Robin ajoute : « STMicro rend l’eau de Grenoble ultrapure pour la débarrasser des ions etc. Elle devient impropre à la consommation pour nettoyer ces plaques, qui contiennent des produits chimiques ». Selon lui, l’eau rejetée est alors polluée. « On est donc prêt à gaspiller et à polluer l’eau de l’Isère pour des produits qui ne sont pas de premières nécessités », constate-t-il.

Des objectifs de recycler l’eau

Contactée par 20 Minutes, la société assure que son « industrie ne nécessite pas d’utiliser d’eau potable » et que des « programmes ambitieux sont en cours » pour recycler l’eau consommée. « Nous sommes mobilisés pour économiser, recycler et réutiliser l’eau nécessaire à nos processus de production et progressons en continu sur ces 3 axes. Nos efforts nous ont permis de recycler 43 % de l’eau utilisée à Crolles en 2022, le taux visé pour 2023 est de 49 % », répond l’entreprise franco-italienne. Avant d’ajouter : « STMicroelectronics coopère étroitement avec l’ensemble des parties prenantes des territoires pour concilier nos besoins en eau avec ceux de la communauté ».

+===+

Reprenez, s'il vous plaît, l'article sur l'eau utilisée par STMicroelectronics à Crolles juste après sa dernière phrase, puis poursuivez-le. Ce matériel n'intervient pas dans ce travail.

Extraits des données
+===+

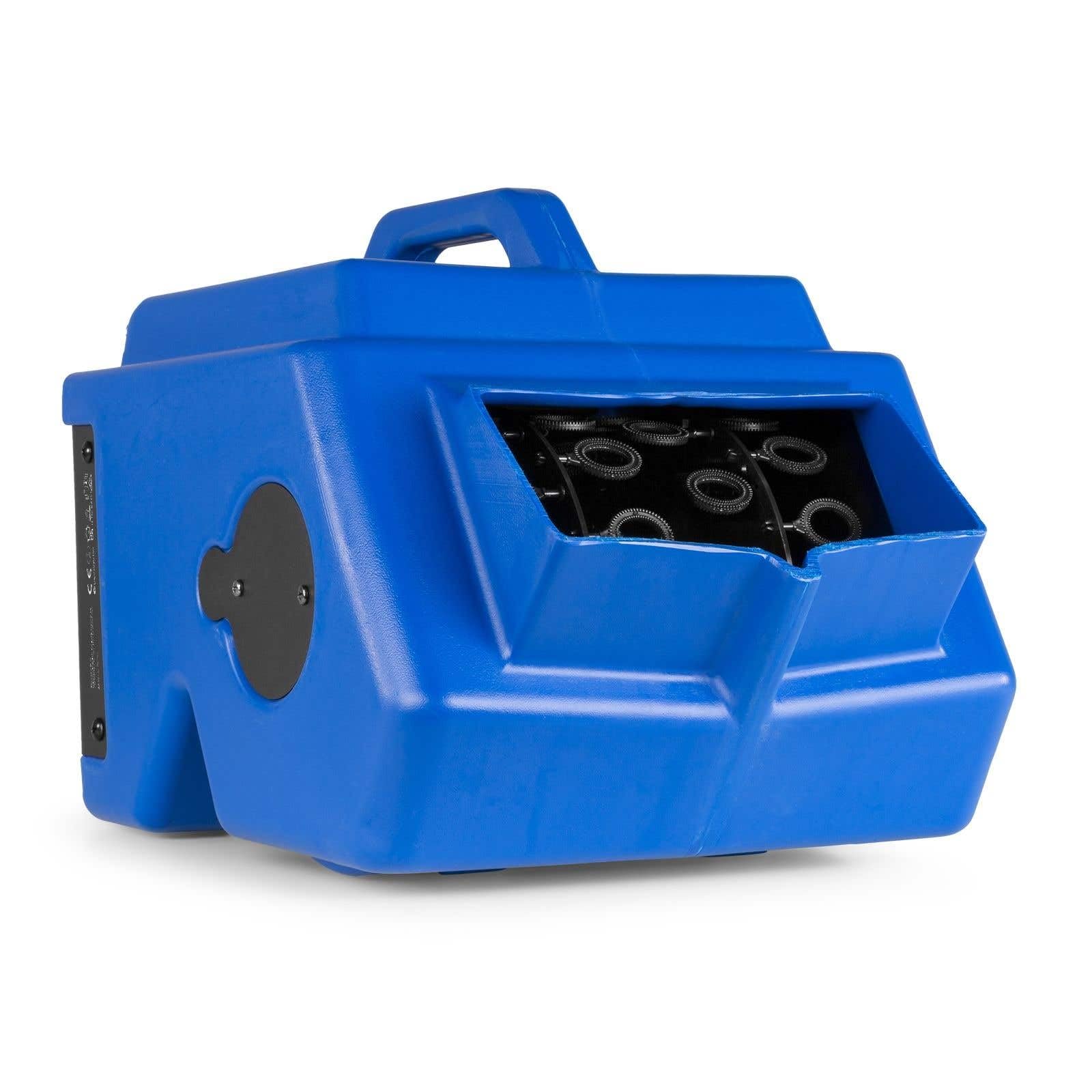 BeamZ B1500 BeamZ B500 Macchina per bolle di sapone con telecomando, doppia ruota, macchina per bolle di sapone, macchina per bolle di sapone, macchina per bolle di sapone, macchina per matrimonio,
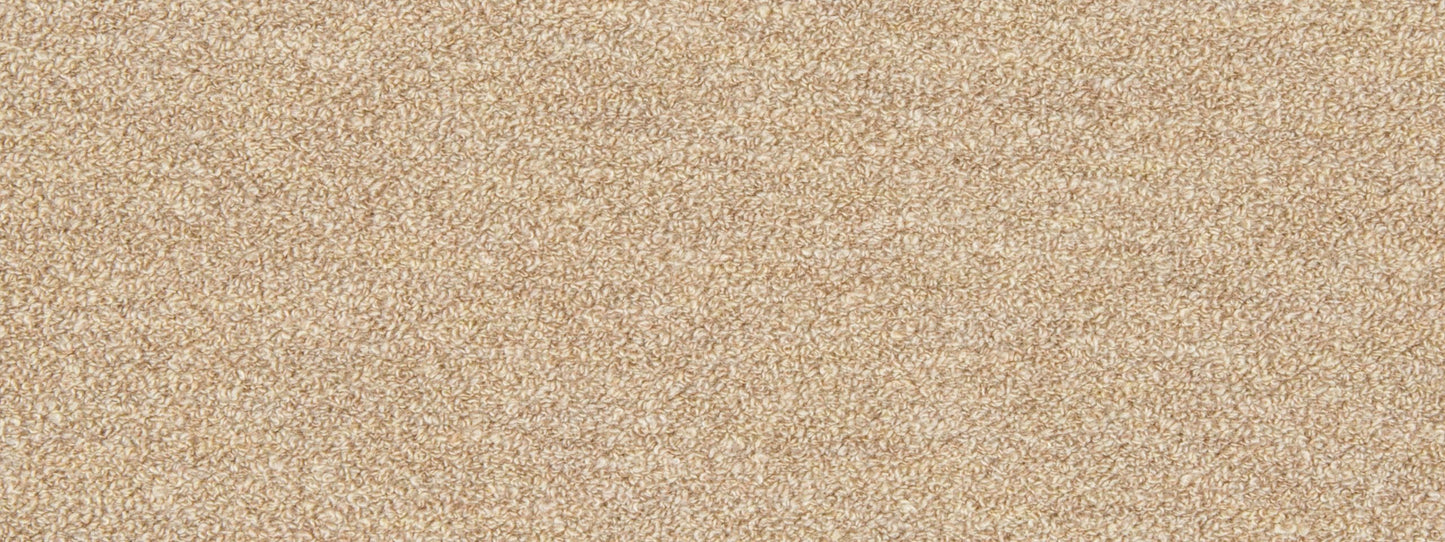 Beacon Hill Fine Boucle | Dark Honey Upholstery - 241394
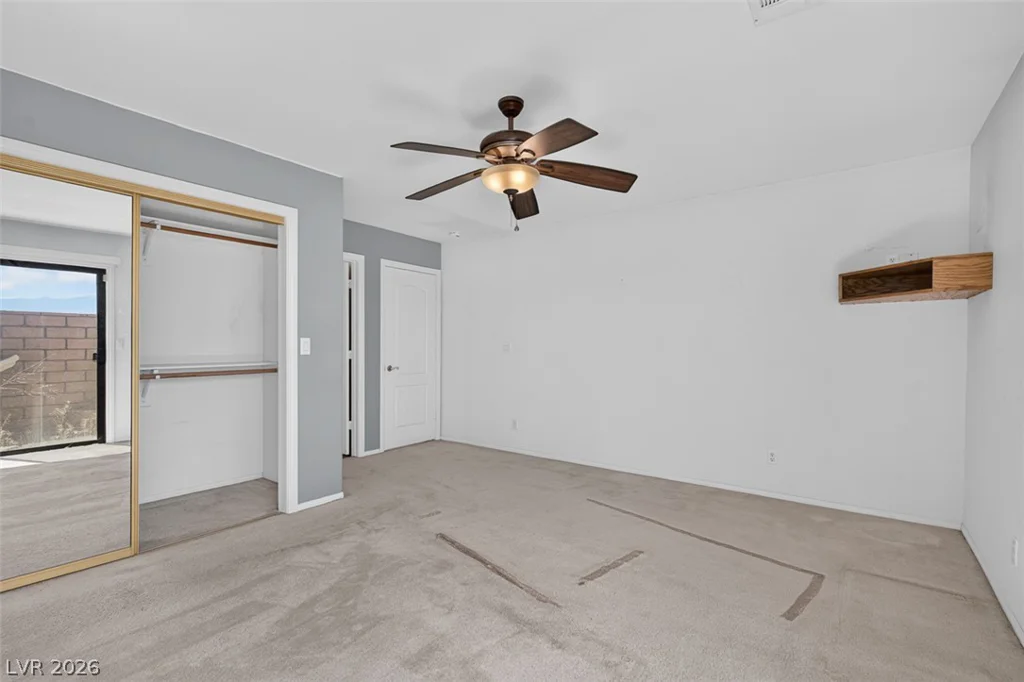 2170 Zephyr, Pahrump, NV 89048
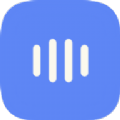 小米音色 v1.0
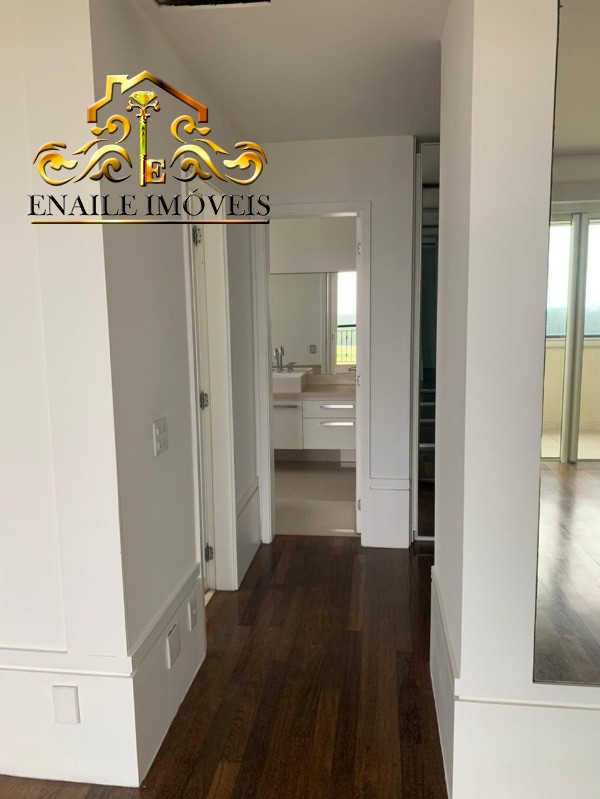 Apartamento residencial em rio de janeiro - rj, barra da tijuca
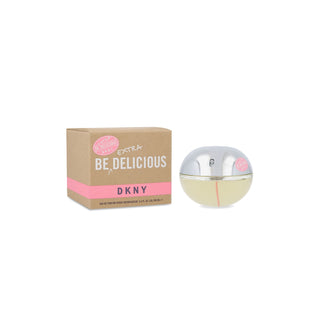 DKNY BE EXTRA DELICIOUS DONNA KARAN 100 ML EDP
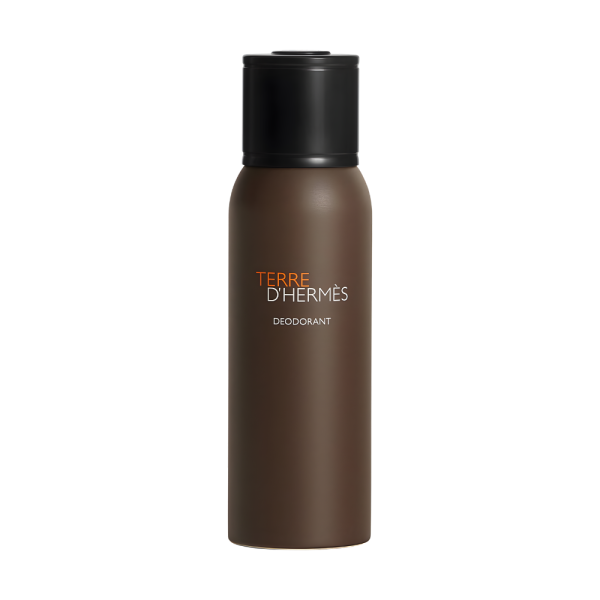 Terre D’Hermès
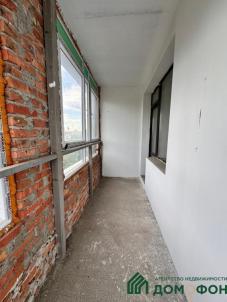 Продажа квартиры Омск. Кемеровская, 8а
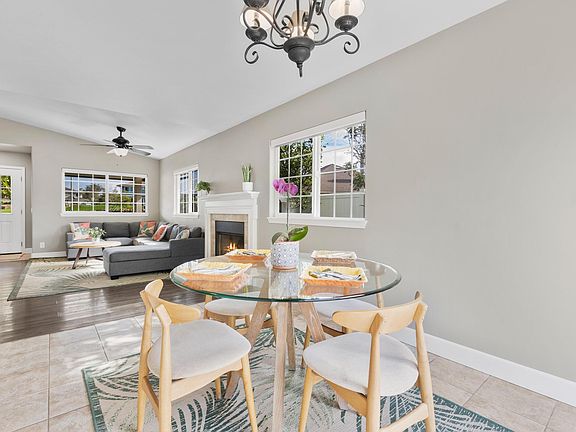 4th image of 67-1235 Koaliula Pl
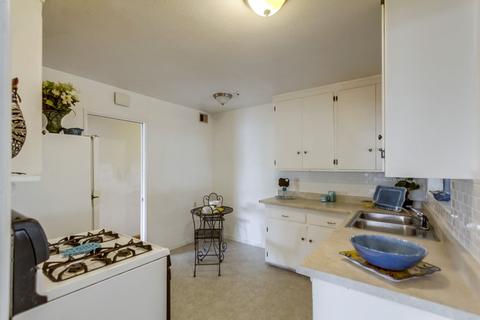 1064 Avocado Ave, El Cajon, CA 92020 photo 9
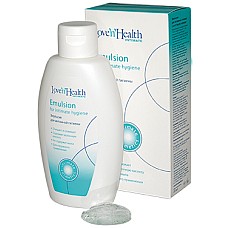 ��� ����������  ����������� �������� ��� ����������� ��������� ����� �� ��������� ������� ����. 
"��� ����������  ����������� �������� ��� ����������� ��������� ����� �� ��������� ������� ����.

+===+

Réponse:
Le collectif dénonce aussi cette « coopération ». « On conteste la production de l’usine parce que, malgré les promesses de recyclage, ce qui est sûr, c’est que la consommation d’eau augmente. Mais on s’étonne aussi de voir que les élus locaux, maire ou députés, prennent position contre les mégabassines à l’autre bout de la France mais restent silencieux, ou même, applaudissent le pillage de l’eau ici », s’exclame Robin.

Sollicitée, la métropole grenobloise n’avait pas apporté de réponses à l’heure où ces lignes sont publiées.